Start EXTRACTED RECORDS

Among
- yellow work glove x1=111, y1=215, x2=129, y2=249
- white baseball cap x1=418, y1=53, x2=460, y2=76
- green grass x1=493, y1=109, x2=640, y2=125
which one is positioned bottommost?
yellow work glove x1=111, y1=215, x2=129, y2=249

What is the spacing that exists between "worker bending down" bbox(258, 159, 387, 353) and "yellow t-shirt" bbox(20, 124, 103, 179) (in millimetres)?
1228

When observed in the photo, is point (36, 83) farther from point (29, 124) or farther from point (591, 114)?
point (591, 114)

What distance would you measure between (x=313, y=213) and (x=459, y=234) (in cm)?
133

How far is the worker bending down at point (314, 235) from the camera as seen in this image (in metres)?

End EXTRACTED RECORDS
Start EXTRACTED RECORDS

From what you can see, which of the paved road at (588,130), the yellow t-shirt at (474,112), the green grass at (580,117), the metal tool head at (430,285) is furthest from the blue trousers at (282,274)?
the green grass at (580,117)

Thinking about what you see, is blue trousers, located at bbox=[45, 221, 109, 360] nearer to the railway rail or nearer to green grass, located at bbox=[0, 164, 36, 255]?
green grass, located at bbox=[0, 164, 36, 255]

End EXTRACTED RECORDS
Start EXTRACTED RECORDS

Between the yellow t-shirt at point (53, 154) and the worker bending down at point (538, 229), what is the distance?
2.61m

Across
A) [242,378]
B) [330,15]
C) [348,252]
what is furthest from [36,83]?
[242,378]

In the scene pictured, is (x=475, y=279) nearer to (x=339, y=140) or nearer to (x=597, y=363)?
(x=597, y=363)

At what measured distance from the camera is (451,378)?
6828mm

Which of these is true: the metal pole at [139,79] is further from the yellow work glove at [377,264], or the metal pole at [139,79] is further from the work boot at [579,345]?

End EXTRACTED RECORDS

(TASK TO COMPLETE):
Report each line of the entries above that contains the string "grass", copying every such line in full.

(EXERCISE SOLUTION):
- green grass x1=493, y1=109, x2=640, y2=125
From what you can see, which of the paved road at (588,130), the yellow t-shirt at (474,112), the green grass at (580,117), the metal tool head at (430,285) is furthest from the blue trousers at (282,274)?
the green grass at (580,117)
Thinking about what you see, is blue trousers, located at bbox=[45, 221, 109, 360] nearer to the railway rail or nearer to green grass, located at bbox=[0, 164, 36, 255]?
green grass, located at bbox=[0, 164, 36, 255]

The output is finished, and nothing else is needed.